Stated problem – Update the data from the line with "Which element from (x=331, y=414)" to the line with "0.18 meters" by changing every "tree trunk" to "tree stump" and keeping all else the same. Give back only those lines, without the pictures.

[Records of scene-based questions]
— Begin —

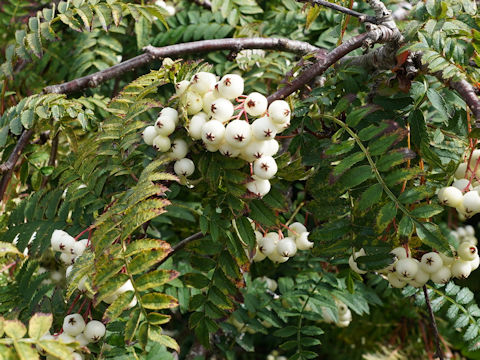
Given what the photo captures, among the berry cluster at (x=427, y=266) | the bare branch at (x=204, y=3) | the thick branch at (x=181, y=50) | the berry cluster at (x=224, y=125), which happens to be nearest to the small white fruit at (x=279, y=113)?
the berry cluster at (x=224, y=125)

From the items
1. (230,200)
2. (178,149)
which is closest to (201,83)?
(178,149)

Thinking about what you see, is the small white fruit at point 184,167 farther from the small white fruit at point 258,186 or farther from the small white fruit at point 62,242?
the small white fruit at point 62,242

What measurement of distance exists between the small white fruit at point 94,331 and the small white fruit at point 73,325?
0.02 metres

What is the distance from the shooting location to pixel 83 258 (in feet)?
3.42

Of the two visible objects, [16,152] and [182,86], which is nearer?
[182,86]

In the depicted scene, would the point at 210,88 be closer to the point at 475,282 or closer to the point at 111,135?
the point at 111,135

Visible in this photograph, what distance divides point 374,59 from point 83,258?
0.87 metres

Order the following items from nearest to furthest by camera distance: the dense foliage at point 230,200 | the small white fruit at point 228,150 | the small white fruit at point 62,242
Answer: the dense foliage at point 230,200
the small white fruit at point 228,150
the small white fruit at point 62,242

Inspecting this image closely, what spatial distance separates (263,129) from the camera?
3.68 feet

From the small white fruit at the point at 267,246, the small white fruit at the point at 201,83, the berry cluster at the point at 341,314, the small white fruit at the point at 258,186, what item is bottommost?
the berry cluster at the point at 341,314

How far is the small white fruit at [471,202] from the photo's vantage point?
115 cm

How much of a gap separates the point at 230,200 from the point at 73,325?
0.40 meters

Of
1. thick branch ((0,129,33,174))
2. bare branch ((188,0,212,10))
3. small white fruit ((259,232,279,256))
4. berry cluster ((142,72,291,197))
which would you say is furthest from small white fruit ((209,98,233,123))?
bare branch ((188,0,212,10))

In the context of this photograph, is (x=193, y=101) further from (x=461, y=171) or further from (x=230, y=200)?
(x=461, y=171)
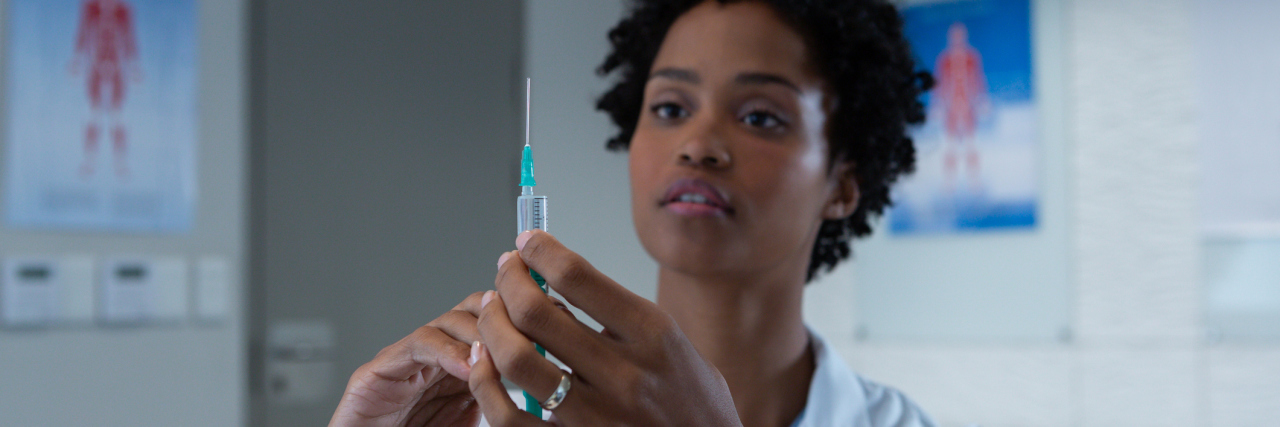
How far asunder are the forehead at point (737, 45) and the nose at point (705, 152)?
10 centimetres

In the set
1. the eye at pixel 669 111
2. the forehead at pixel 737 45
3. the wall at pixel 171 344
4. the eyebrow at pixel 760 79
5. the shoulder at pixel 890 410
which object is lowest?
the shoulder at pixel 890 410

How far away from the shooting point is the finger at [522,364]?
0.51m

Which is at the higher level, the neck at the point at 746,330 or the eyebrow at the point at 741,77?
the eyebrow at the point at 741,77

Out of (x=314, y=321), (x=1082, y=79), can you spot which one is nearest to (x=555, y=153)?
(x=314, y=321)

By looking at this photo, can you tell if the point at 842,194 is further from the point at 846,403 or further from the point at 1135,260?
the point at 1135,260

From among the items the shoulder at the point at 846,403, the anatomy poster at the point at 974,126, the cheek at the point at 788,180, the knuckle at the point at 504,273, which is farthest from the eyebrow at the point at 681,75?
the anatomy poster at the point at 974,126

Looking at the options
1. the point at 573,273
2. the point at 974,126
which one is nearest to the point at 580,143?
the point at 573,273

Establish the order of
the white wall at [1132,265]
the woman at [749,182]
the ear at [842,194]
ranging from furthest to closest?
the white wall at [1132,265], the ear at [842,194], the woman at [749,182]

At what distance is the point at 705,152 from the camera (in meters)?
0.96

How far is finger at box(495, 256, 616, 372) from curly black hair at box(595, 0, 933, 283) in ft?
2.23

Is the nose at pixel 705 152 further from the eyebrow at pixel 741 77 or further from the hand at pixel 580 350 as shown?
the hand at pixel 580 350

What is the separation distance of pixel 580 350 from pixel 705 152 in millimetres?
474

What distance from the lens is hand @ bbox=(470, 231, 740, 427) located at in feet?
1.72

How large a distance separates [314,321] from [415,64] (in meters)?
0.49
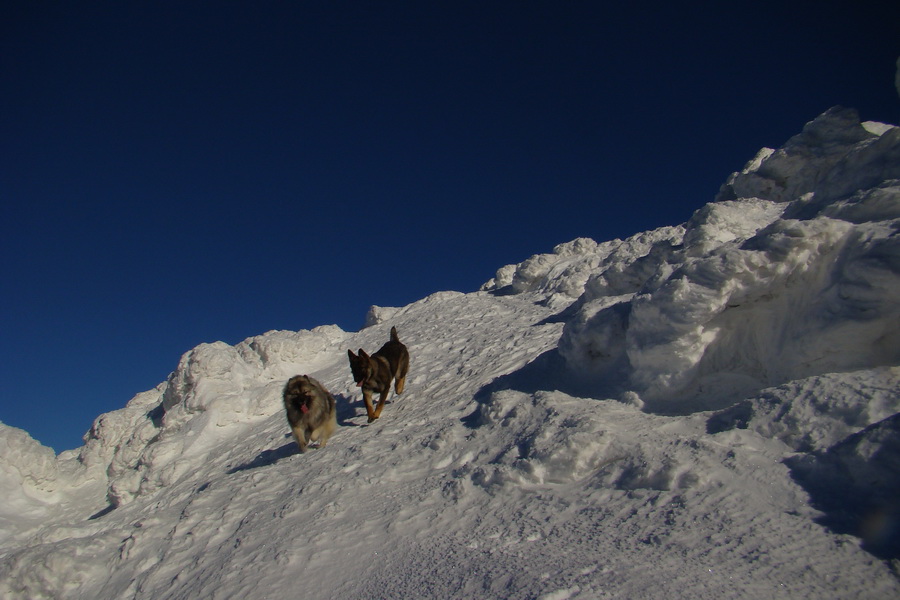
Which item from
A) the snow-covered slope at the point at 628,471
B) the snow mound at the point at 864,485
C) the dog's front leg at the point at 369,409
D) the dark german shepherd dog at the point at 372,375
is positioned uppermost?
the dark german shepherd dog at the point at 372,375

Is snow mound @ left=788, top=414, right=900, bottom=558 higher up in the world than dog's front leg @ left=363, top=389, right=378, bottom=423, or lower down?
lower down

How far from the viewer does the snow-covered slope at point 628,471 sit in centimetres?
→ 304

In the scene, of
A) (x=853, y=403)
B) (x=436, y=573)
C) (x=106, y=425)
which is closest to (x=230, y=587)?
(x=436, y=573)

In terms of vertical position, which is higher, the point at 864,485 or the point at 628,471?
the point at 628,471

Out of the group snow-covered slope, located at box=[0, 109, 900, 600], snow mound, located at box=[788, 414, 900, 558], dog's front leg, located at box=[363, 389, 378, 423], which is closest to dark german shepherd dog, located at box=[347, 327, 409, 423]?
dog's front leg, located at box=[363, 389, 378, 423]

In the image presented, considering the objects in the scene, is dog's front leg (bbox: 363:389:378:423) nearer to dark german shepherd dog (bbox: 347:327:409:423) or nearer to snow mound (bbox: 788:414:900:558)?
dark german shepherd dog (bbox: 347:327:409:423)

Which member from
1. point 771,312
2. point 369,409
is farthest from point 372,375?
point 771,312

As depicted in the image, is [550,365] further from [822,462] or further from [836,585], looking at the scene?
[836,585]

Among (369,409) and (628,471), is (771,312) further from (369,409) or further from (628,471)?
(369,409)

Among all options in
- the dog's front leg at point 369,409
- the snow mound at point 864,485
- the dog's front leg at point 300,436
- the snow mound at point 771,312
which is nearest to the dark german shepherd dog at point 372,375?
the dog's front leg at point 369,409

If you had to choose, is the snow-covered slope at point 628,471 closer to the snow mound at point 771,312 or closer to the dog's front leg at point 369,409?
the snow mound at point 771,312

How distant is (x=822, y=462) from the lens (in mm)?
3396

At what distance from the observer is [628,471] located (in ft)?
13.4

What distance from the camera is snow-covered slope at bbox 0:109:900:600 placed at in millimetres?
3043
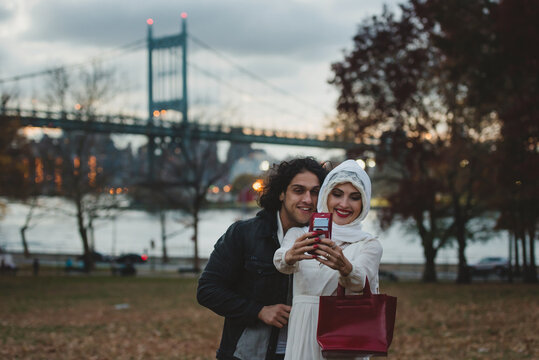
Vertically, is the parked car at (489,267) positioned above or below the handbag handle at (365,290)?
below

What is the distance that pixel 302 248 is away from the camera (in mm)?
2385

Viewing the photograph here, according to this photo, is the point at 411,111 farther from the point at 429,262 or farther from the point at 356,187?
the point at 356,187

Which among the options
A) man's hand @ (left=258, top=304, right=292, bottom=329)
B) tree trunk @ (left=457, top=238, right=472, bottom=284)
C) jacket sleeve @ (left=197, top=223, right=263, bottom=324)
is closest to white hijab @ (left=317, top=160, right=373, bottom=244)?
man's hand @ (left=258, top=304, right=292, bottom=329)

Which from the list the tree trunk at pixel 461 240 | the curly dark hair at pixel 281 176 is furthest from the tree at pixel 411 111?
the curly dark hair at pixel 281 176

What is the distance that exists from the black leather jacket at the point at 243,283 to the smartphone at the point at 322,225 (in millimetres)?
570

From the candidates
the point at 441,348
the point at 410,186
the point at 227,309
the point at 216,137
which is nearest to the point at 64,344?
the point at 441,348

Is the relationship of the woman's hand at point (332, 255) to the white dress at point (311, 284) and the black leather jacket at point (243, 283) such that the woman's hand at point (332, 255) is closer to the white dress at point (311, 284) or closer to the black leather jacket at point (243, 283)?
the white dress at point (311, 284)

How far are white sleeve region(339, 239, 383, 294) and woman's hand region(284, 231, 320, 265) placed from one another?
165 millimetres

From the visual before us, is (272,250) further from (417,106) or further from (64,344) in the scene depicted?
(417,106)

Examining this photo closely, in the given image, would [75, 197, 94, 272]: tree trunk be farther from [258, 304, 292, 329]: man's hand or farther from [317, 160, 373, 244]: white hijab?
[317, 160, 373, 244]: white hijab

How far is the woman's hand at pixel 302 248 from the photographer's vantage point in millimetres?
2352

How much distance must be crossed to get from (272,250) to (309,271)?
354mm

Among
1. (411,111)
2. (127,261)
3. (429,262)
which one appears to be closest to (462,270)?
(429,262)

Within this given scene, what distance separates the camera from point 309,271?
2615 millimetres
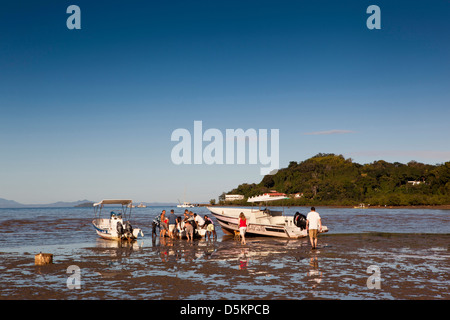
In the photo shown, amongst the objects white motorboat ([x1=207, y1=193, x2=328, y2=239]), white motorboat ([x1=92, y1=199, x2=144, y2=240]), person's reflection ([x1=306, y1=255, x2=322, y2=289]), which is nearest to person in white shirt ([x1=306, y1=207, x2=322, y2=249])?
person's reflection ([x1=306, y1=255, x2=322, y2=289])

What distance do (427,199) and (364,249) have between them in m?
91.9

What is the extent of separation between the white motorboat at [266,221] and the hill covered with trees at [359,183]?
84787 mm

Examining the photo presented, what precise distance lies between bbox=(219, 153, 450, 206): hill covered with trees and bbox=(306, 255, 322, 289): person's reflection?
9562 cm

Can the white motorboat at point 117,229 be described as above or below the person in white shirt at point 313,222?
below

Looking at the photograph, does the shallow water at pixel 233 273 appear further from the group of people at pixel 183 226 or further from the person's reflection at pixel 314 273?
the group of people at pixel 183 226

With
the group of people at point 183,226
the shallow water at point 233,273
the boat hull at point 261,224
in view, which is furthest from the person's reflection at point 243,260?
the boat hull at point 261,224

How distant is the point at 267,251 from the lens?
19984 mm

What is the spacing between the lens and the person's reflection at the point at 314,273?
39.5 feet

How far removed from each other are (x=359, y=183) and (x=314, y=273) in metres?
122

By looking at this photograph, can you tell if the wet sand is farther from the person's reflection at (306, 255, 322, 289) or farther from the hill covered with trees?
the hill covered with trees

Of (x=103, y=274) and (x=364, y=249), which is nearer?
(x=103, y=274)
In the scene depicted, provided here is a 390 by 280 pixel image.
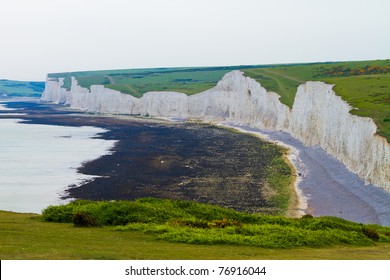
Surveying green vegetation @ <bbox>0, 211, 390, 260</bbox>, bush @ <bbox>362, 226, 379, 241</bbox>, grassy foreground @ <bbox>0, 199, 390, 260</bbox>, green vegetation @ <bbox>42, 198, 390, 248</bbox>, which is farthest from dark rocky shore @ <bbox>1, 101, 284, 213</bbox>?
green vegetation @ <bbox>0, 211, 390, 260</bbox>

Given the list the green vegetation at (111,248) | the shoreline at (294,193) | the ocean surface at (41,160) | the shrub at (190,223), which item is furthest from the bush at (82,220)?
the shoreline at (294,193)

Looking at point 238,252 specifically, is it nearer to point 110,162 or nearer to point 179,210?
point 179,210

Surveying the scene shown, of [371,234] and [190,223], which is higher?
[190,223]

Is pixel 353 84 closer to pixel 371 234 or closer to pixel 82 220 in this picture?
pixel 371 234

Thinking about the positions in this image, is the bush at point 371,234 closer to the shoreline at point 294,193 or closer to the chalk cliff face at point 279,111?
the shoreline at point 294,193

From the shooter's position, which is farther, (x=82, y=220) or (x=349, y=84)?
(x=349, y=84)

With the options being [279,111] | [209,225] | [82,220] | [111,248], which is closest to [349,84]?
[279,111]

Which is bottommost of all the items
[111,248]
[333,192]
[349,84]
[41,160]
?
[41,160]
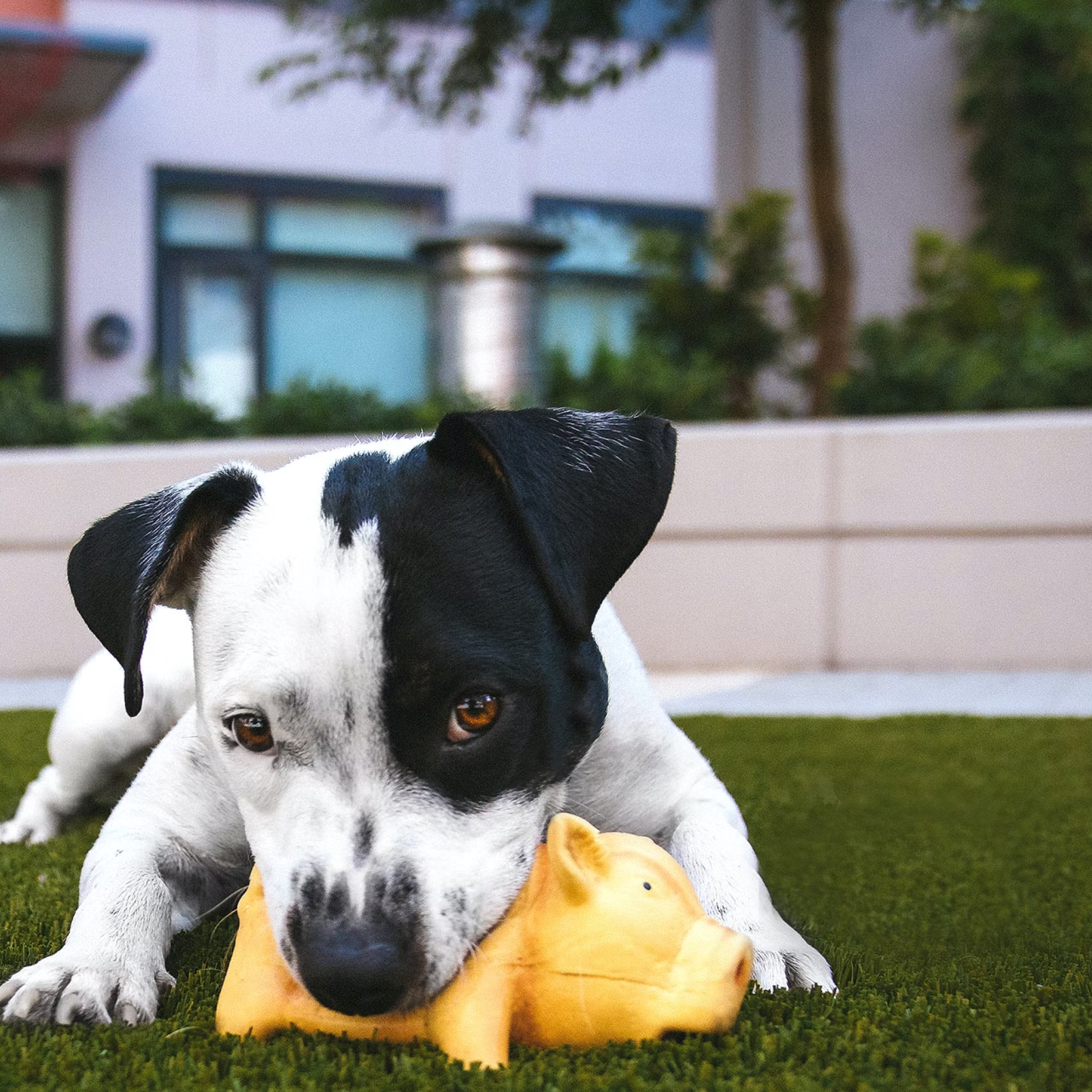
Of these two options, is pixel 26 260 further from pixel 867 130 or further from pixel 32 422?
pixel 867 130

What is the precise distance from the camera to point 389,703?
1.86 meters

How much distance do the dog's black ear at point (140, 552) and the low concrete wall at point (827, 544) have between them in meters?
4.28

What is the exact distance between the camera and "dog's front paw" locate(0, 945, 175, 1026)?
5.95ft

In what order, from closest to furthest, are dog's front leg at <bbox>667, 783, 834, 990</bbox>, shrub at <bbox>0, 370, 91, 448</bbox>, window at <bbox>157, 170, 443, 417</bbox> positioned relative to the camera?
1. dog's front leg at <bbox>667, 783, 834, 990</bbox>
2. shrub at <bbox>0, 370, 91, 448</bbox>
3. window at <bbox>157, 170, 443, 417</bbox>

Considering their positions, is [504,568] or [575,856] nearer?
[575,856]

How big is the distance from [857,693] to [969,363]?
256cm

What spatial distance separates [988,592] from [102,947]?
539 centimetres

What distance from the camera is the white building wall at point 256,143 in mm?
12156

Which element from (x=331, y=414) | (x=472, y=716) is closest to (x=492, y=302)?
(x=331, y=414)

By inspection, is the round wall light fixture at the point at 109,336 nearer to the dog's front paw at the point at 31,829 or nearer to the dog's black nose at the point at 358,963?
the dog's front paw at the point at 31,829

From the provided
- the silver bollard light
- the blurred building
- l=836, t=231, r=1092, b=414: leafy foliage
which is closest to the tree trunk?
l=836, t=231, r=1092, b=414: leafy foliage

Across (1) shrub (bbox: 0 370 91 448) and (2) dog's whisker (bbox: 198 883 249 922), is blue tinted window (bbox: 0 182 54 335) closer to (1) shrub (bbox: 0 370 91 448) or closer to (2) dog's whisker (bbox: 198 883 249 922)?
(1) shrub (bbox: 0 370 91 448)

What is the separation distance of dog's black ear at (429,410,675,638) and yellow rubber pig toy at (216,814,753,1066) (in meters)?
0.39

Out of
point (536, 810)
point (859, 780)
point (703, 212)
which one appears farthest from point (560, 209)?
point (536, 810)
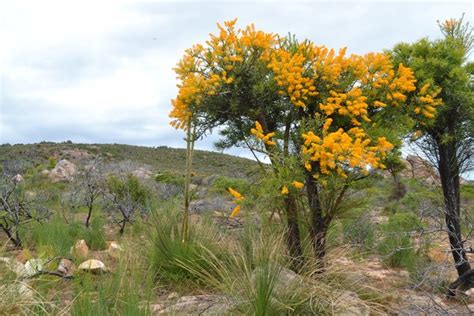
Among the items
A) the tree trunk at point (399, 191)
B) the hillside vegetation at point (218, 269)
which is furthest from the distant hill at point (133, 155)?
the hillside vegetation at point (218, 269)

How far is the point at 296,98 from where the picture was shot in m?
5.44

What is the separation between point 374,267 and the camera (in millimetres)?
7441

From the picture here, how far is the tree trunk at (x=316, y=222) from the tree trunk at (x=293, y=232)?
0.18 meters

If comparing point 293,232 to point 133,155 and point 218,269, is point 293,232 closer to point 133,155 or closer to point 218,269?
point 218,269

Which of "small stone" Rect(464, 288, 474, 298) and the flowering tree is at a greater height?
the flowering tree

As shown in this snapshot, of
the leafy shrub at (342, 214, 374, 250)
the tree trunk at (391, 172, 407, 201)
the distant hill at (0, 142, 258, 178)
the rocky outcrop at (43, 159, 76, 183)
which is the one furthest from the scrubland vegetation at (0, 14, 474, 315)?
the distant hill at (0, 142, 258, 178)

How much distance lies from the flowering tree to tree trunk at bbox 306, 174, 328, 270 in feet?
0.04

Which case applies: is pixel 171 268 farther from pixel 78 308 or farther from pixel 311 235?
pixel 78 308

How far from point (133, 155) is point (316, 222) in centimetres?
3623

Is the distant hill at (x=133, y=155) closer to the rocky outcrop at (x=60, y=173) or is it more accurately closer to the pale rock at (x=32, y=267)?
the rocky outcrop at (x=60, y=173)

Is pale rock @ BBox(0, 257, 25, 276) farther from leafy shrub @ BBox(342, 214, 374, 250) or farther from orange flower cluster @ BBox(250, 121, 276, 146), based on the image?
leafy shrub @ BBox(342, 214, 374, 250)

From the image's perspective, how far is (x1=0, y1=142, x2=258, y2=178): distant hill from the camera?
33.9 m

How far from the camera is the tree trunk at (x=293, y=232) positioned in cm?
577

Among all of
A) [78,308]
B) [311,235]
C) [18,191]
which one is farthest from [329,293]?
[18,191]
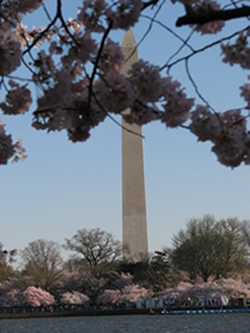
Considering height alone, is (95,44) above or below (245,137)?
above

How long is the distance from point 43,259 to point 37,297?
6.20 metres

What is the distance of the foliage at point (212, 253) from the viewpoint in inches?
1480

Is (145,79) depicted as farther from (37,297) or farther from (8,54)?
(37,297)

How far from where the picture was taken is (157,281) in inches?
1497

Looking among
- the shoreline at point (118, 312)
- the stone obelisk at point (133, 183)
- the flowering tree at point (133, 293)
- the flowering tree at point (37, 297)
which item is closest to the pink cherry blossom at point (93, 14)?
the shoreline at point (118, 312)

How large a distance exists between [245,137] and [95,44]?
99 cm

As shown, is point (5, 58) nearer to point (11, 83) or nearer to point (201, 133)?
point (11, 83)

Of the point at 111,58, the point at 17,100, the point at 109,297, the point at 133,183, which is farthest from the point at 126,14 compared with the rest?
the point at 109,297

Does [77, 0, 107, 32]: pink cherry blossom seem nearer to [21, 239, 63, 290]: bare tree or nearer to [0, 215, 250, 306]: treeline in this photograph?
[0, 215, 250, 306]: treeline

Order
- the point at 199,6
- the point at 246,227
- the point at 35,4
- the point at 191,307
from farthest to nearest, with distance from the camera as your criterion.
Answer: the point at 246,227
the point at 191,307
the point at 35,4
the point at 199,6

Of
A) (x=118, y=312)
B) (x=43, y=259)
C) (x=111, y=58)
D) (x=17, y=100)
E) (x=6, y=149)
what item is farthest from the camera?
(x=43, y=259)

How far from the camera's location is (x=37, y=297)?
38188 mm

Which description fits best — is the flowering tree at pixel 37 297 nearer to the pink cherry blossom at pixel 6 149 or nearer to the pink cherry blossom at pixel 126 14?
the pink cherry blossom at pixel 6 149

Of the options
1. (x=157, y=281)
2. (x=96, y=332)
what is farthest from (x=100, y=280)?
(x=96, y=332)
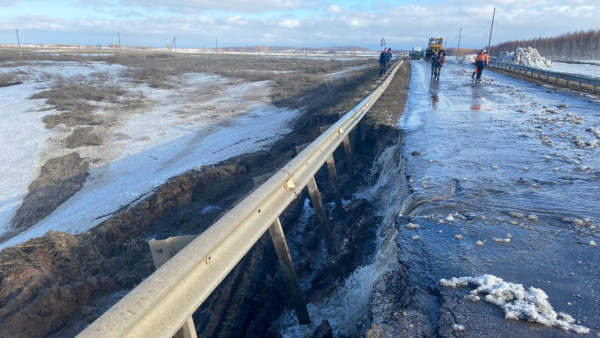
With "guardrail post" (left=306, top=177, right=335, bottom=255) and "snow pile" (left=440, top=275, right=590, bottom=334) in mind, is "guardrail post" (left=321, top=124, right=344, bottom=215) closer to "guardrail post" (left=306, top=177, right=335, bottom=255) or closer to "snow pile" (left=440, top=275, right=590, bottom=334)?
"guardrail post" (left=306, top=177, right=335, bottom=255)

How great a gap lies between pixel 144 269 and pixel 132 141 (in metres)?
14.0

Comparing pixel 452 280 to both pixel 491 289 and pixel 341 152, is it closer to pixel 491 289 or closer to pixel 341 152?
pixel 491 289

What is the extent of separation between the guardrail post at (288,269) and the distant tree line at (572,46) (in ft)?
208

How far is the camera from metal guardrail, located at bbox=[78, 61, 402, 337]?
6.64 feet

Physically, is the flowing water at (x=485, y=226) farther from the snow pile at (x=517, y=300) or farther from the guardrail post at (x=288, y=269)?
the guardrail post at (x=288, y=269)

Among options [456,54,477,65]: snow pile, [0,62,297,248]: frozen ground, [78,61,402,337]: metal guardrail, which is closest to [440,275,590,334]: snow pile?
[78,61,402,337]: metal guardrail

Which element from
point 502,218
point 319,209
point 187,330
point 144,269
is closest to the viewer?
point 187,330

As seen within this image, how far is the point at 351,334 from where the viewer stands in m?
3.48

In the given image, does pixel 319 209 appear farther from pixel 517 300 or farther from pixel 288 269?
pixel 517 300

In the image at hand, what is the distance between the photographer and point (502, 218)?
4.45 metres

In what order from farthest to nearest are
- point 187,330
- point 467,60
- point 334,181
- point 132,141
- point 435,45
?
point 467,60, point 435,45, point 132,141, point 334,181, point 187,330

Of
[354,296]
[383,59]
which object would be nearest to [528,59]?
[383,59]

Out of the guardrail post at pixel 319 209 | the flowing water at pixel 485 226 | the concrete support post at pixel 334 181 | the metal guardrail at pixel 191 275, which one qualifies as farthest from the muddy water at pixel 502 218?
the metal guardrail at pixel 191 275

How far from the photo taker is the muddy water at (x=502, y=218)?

— End —

The solution –
Which element from (x=331, y=414) | (x=472, y=716) is closest to (x=492, y=302)?
(x=331, y=414)

By inspection, is the round wall light fixture at the point at 109,336 nearer to the dog's front paw at the point at 31,829 or nearer to the dog's black nose at the point at 358,963?
the dog's front paw at the point at 31,829

From the provided
- the silver bollard light
- the blurred building
- l=836, t=231, r=1092, b=414: leafy foliage
which is closest to the tree stump?
l=836, t=231, r=1092, b=414: leafy foliage

Across (1) shrub (bbox: 0 370 91 448) and (2) dog's whisker (bbox: 198 883 249 922), is blue tinted window (bbox: 0 182 54 335) closer to (1) shrub (bbox: 0 370 91 448) or closer to (2) dog's whisker (bbox: 198 883 249 922)?
(1) shrub (bbox: 0 370 91 448)

What is the separation distance of dog's black ear at (429,410,675,638) and yellow rubber pig toy at (216,814,753,1066) (in meters)?
0.39

Out of
point (536, 810)
point (859, 780)
point (703, 212)
which one appears farthest from point (560, 209)?
point (536, 810)
Among the items
A) the tree stump at point (399, 191)
B) the hillside vegetation at point (218, 269)
which is furthest from the distant hill at point (133, 155)?
the hillside vegetation at point (218, 269)

How far is the point at 296,98 from where the picture was shot in m?
5.44

What is the separation between point 374,267 and the camera (in millimetres)?
7441

From the picture here, how far is the tree stump at (x=316, y=222) from the tree stump at (x=293, y=232)?
0.18 meters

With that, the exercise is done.